In Ancient Christian Wisdom, I refer to an interesting passage in the writings of Saint John Chrysostom in which the holy bishop “recounts for the faithful two graphic hypothetical examples to teach them about the importance of how they interpret their station in life and the situations that they encounter. First, he has them consider the case of a poor junk collector who is disturbed, because he does not have more possessions. If that person were to receive those desired goods, but continued to interpret his world through the lens of what he does not have, he would still be upset. Saint Chrysostom has this person progressively ascend the political, social, and economic ladder to an objectively and measurably improved status. The saint notes that even if this person were to be crowned king, he would still be distraught, because other kings are greater than he is. Saint John then has the faithful consider the diametrically opposite case of a king who is accustomed to finding solace in the positive aspects of his situation. If this ruler were to be removed from office, but still has his goods and chattels, remembering that fact will console him. If his possessions are taken away from him, but he still has food to eat, focusing on that blessing will comfort him. Inverting the former example, Saint Chrysostom has this figure descend the political, economic, and social ladder rung by rung until the former ruler finds himself in prison. Even there, this truly wise ruler of himself considers that he is alive and finds consolation therein. Thus, the saint concludes, ‘It is not then wealth that is the foundation of pleasure, nor poverty of sadness, but our own judgment and the fact that the eyes of our mind neither see clearly nor remain fixed in one place, but flutter abroad.’”

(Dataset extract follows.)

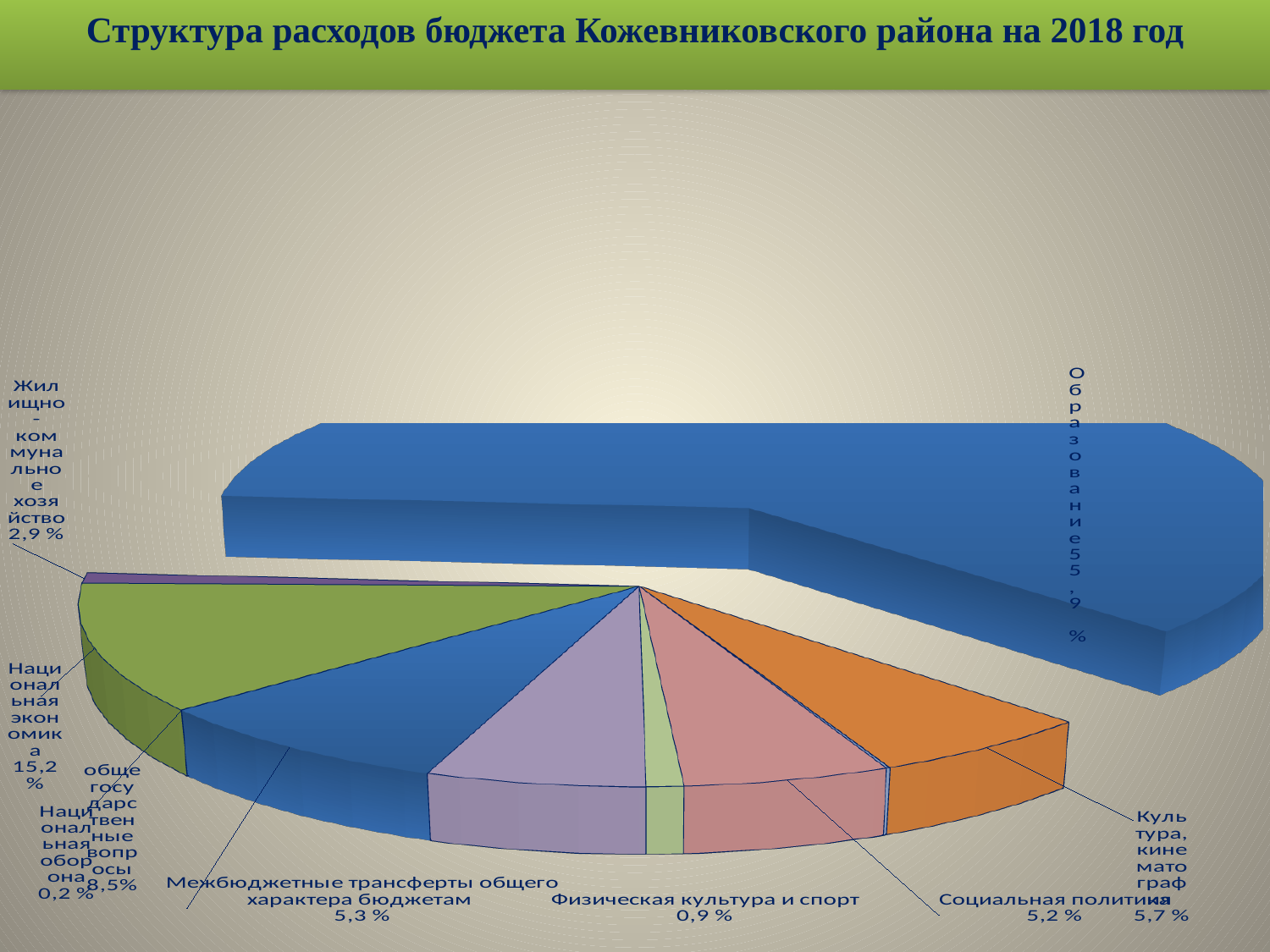
What is the difference in percentage points between Национальная экономика and Общегосударственные вопросы? 6,7 What kind of chart is shown on the slide? pie chart What share of the budget expenditures goes to Социальная политика? 5,2 % Which has a larger share: Культура, кинематография or Межбюджетные трансферты общего характера бюджетам? Культура, кинематография What share of the budget expenditures goes to Национальная экономика? 15,2 % Which has a larger share: Жилищно-коммунальное хозяйство or Общегосударственные вопросы? Общегосударственные вопросы Which category has the largest share of the budget expenditures? Образование What share of the budget expenditures goes to Образование? 55,9 % Which category has the smallest share of the budget expenditures? Национальная оборона What share of the budget expenditures goes to Физическая культура и спорт? 0,9 % What is the title of the chart on the slide? Структура расходов бюджета Кожевниковского района на 2018 год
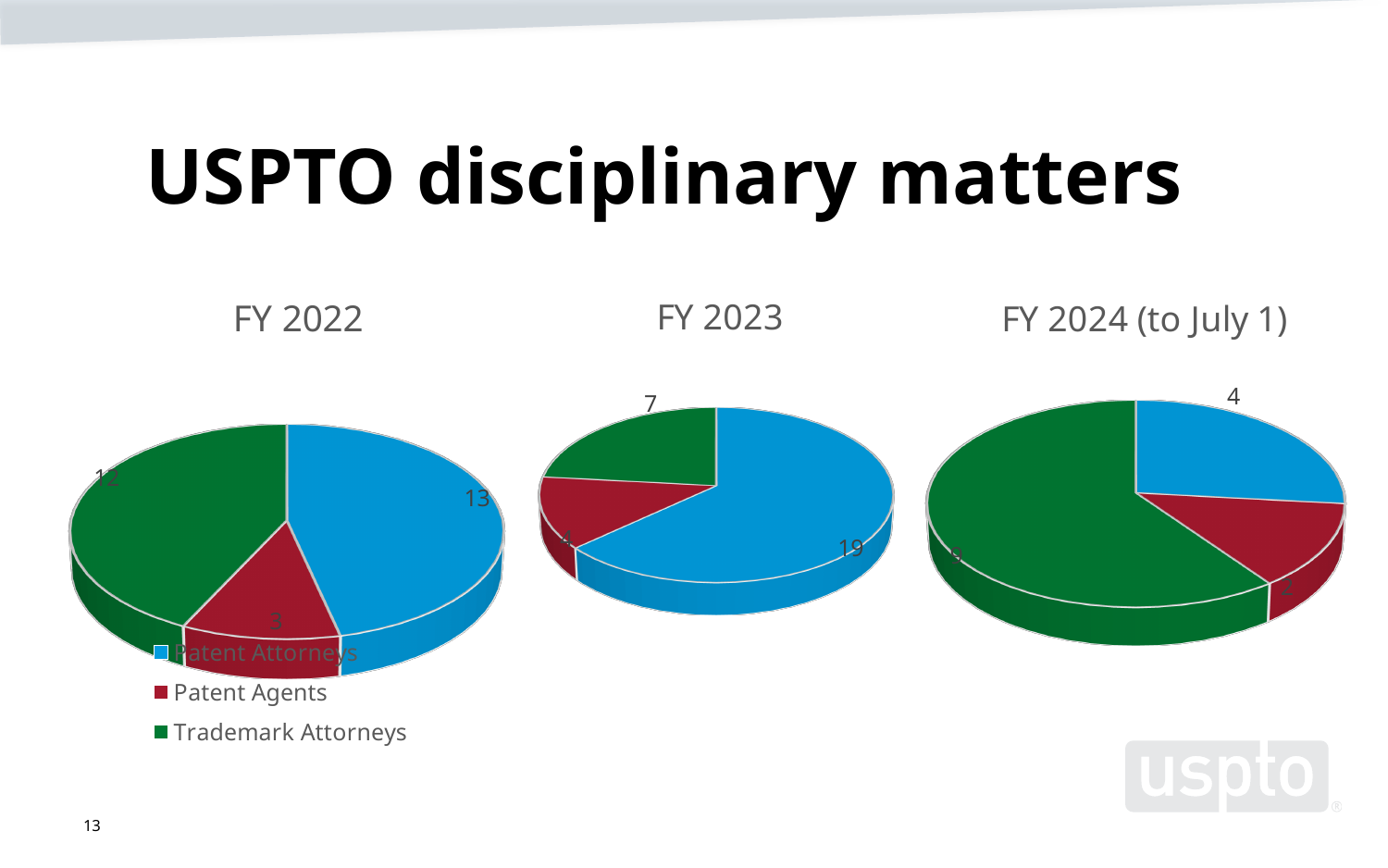
In the FY 2024 (to July 1) chart, what is the value for Patent Attorneys? 4 In the FY 2023 chart, what is the value for Trademark Attorneys? 7 In the FY 2024 (to July 1) chart, which category has the largest slice? Trademark Attorneys How many series does the legend list? 3 In the FY 2022 chart, what is the value for Patent Agents? 3 In the FY 2022 chart, what is the total of all three slices? 28 In the FY 2022 chart, what is the value for Patent Attorneys? 13 In the FY 2023 chart, what is the difference between the values for Patent Attorneys and Trademark Attorneys? 12 In the FY 2022 chart, what is the value for Trademark Attorneys? 12 In the FY 2022 chart, which category has the smallest slice? Patent Agents What kind of chart is used for FY 2023? Pie chart In the FY 2023 chart, what is the value for Patent Attorneys? 19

This passage certainly illustrates that how one’s interpretation of one’s station in life and of personal events affects one’s peace of mind or lack thereof. But I think it also says something about paying attention to the self’s ideal image in contrast to just being one’s self and observing the world with simplicity and trust in God. The truly wise ruler’s ideal image was not attached to his superiority in terms of wealth or even power, something certain rare for those in such high positions. He simply observed the world with a sense of gratitude that was not linked to possessions, but expressed a state of mind that pays attention to the present, not allowing his attention to wander into a land of fantasy furnished by things possessed in the past and now absent in the present.
The choice to simply observe our thoughts rather than to fixate on who we should be or wish to be gives God room to come and act, making us into the people He wishes us to be. Choosing to simply observe is an act of humility, an act of trust, and an act of hope. Turning away from our ideal image of our selves is also an act of renunciation, an act of faith, and an act of love. May we make that choice each and every day, so that it also becomes an act of transfiguration making us both ancient and new in the only image worth embracing, the divine image of God in man traced so perfectly in Christ Jesus our Lord.